Prayer Horse (2008), 91.44cm X 137.16cm, surface Masonite board. Oil paint, sold
Around 2000 I started taking an interest in Buddhist learning. I travelled to Dharmsala and visited Buddhist temples and other places of interest. I started reading about Buddhism and was inspired to make several paintings with Buddhist subjects over the last 20 years.
When I visited the city of Dharamshala, prayer flags danced in the air everywhere. I asked people exactly what the meaning of these flags was. I was told that the wind would carry the prayers with the wishes of Tibetan devotees that were printed on the multicoloured flags. I noticed that, aside from elaborate Tibetan script, there was a horse printed on the flags. The flags were in colours of Tibetan goddesses, red, green, yellow, white, and blue. It was so cheerful to see the flags waving in the wind. I felt that people’s prayers surrounded me as they floated on the wind to travel around the world.
My prayer horse is shown flying in the wind, its legs not touching the ground. It flies eager and happy, attached to strings with prayers to holy powers. The horse has bells that ring in the wind as it flies. Buddhist colours decorate the horse, each with its own special powers.
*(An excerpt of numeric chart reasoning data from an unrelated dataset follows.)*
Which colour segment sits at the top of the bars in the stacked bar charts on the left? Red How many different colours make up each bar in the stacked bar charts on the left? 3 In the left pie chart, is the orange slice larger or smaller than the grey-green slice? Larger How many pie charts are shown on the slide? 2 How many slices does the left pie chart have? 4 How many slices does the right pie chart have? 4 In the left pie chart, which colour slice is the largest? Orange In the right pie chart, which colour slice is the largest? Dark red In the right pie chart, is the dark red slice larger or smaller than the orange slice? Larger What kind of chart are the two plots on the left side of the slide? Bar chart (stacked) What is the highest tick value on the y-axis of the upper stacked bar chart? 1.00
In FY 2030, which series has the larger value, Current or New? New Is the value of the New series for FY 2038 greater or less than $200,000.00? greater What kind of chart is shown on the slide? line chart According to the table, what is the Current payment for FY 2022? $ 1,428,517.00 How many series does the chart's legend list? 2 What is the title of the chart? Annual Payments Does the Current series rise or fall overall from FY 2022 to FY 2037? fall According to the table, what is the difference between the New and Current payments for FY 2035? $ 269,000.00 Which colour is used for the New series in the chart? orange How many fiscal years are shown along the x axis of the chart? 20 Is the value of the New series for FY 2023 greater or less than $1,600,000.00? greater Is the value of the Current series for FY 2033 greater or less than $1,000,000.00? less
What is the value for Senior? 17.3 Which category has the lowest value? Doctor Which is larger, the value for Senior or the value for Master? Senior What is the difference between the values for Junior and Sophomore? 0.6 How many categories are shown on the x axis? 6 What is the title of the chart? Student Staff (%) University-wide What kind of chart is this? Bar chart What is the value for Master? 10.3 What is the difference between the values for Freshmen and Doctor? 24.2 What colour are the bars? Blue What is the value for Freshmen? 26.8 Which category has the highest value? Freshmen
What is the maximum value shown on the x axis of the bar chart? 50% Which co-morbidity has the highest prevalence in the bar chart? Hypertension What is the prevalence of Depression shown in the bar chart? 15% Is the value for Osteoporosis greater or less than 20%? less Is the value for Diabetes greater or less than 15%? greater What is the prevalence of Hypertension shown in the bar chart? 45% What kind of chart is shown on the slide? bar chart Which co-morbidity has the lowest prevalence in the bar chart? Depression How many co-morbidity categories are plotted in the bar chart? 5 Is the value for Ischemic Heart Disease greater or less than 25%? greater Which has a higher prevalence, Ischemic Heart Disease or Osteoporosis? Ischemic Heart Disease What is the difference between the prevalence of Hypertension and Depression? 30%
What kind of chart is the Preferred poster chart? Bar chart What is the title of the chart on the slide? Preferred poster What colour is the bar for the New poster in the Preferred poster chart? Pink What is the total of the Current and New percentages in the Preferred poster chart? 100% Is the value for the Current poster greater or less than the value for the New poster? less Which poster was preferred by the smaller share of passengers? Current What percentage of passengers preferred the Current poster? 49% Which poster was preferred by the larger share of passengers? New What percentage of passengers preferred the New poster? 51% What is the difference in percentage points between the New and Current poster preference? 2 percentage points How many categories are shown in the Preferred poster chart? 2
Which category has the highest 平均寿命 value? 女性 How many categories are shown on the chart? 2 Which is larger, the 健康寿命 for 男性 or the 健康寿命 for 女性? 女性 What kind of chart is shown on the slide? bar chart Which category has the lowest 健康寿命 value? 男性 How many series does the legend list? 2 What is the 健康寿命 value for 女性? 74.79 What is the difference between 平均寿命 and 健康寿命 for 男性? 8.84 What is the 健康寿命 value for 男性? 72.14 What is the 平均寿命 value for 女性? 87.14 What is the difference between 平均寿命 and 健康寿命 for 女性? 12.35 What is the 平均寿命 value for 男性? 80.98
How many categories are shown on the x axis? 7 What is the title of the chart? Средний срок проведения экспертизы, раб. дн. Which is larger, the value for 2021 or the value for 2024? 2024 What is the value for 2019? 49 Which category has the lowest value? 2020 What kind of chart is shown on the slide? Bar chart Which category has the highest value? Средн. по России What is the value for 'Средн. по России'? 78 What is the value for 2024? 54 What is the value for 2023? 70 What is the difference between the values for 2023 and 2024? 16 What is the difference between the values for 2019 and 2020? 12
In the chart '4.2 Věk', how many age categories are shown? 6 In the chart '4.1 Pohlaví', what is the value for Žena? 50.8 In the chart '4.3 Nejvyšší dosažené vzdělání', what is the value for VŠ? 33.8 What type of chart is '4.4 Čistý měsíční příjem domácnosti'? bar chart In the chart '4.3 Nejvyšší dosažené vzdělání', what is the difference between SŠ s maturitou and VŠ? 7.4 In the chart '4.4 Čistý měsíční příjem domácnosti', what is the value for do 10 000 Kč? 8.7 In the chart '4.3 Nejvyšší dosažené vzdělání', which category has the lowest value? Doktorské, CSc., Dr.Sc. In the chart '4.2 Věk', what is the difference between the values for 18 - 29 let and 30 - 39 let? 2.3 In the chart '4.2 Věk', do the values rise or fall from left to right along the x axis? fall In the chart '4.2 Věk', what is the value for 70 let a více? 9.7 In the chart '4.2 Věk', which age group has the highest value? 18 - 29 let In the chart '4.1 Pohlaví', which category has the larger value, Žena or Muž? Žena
For me, all colours have their own power and energy. When I paint I keep that in mind and use these elements as a means to communicate the energy, mood, and thought behind a painting.
Painting is my meditation and gives me a break from the stress of my life. Painting is a prayer for peace and producing a painting is the answer fulfilled.
Flags flutter outside my studio in the often burning wind of New Delhi, reminding me of colour, travel, cool mountain air, red-robed monks and the humming of prayers.